Quick grab shot of a buck that was in a hurry






Follow me into the mist





re-worked this one in B&W after suggestions by a couple of people on here


----------



## quinn (Nov 24, 2011)

man those are some inviting images.i'm on my phone looking at these but I think the b&w looks smokin!


----------



## cre8foru (Nov 24, 2011)

quinn said:


> man those are some inviting images.i'm on my phone looking at these but I think the b&w looks smokin!



Thanks Quinn. I believe that was your idea.


----------



## John I. Shore (Nov 24, 2011)

Those are some beautiful shots there.  Good work!


----------



## DRB1313 (Nov 24, 2011)

Sweet!  Inspiration for getting in the stand in the morning!!


----------



## FERAL ONE (Nov 24, 2011)

just wow !!! i love the buck jumping and the b&w is smokin' !!!


----------



## Hoss (Nov 24, 2011)

Man I love that mist.  Great shots and the B&W works.

Hoss


----------



## gstanfield (Nov 24, 2011)

Very nice!


----------



## rip18 (Nov 26, 2011)

Great shots!


----------



## jsimages (Nov 29, 2011)

well went to berry this am in hopes of getting some great pics with the possible winter weather coming in. ha should have just stayed home the deer wasnt out to much and the weather was raining and raining so i rode around the campus and seen a few deer but didnt get any good pics. oh well it was great getting out and getting my hopes up for some good photography. its been a while since i have really done any photography and once i was on campus at berry i realized again why i love that place. maybe tomorrow i can get back up there


----------



## Kadiddlehopper (Nov 29, 2011)

Beautiful shots Cre8foru, Would love to see the second shot,in all 4 seasons , side by side.


----------



## leo (Nov 30, 2011)

Mighty fine captures


----------



## wvdawg (Nov 30, 2011)

Sweet captures!


----------



## egomaniac247 (Dec 1, 2011)

Man I hope you don't mind that I set the jumping buck as my wallpaper.  That is an amazing shot and takes me back to the days of driving dogs in Virginia


----------



## Crickett (Dec 1, 2011)

Very nice!


----------



## ThomasCobb123 (Dec 1, 2011)

Black & White rules!
Great work.


----------



## cre8foru (Dec 1, 2011)

ekim22 said:


> Man I hope you don't mind that I set the jumping buck as my wallpaper.  That is an amazing shot and takes me back to the days of driving dogs in Virginia



No problem man


----------



## egomaniac247 (Dec 2, 2011)

cre8foru said:


> No problem man



Thank you.  That picture definitely takes me back.  I can almost hear the beagles bawling


----------



## cre8foru (Dec 2, 2011)

ekim22 said:


> Thank you.  That picture definitely takes me back.  I can almost hear the beagles bawling


 I know that sound. Grew up rabbit hunting with my dad and a single shot Harrington and Richardson 20 gauge.


----------



## cornpile (Dec 2, 2011)

Great shots.That first one is one fine shot.


----------



## egomaniac247 (Dec 3, 2011)

cre8foru said:


> I know that sound. Grew up rabbit hunting with my dad and a single shot Harrington and Richardson 20 gauge.

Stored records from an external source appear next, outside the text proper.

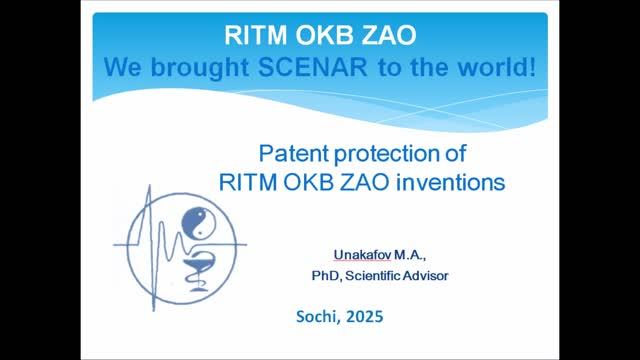 RITM OKB ZAO
We brought SCENAR to the world!

Patent protection of
RITM OKB ZAO inventions

Unakafov M.A.,
PhD, Scientific Advisor

Sochi, 2025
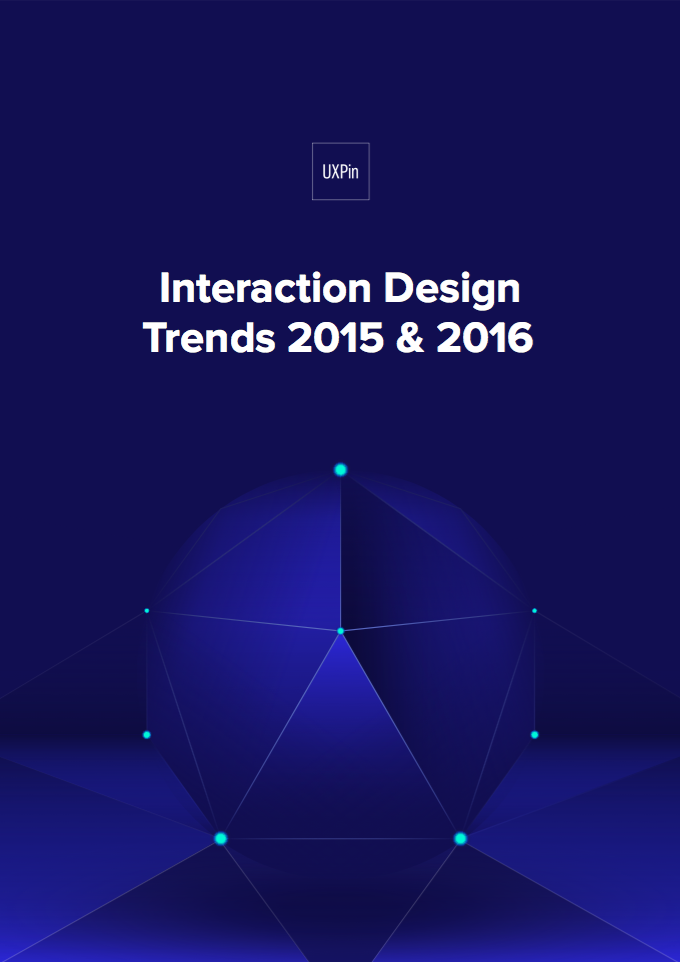 UXPin

Interaction Design Trends 2015 & 2016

I remember it very well.  The point when you first heard the first "yelp" off in the distance which made you perk your ears up and stand at a little more attention

Then the barking becomes consistent and you realize it's getting louder...

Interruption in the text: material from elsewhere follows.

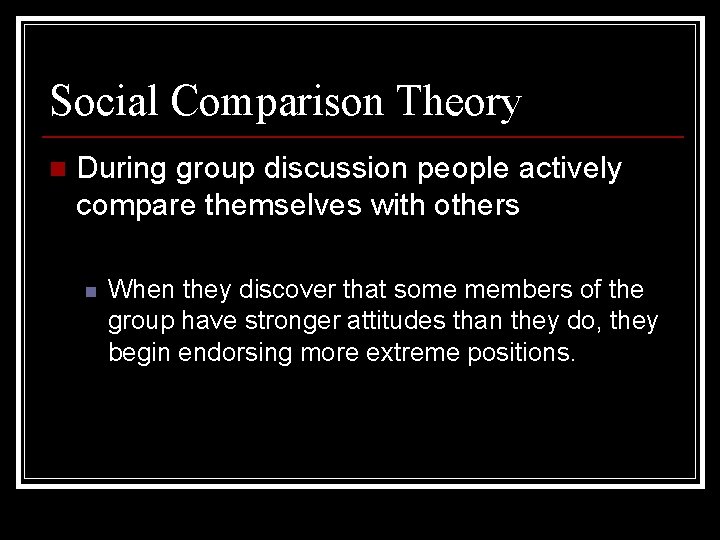 Social Comparison Theory

During group discussion people actively compare themselves with others

When they discover that some members of the group have stronger attitudes than they do, they begin endorsing more extreme positions.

Then realizing that if you SPRINT 50 yards down the trail you may be able to intersect the dogs....

Then the dogs being so loud that it sounds like they're on top of you and you just keep thinking "Where's the deer?!  I should see him by now!"

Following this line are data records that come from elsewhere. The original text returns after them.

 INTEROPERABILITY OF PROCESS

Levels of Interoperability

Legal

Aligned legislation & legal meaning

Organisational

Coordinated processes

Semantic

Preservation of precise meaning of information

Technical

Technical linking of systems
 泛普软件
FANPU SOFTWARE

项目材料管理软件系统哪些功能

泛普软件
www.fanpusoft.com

Got the lump in your throat now and heart about to beat through your chest 


Then hearing that first crash under-brush and finally seeing that gray/brown figure running toward you


Next thing is the smell of gunpowder


----------



## cre8foru (Dec 3, 2011)

ekim22 said:


> I remember it very well.  The point when you first heard the first "yelp" off in the distance which made you perk your ears up and stand at a little more attention
> 
> Then the barking becomes consistent and you realize it's getting louder...
> 
> ...



Yep. That brings it all back. Except we were hunting on railroads tracks instead of a trail. Every once in while the beagles would get on a Fox and that was always so cool when they would chase it by you.


----------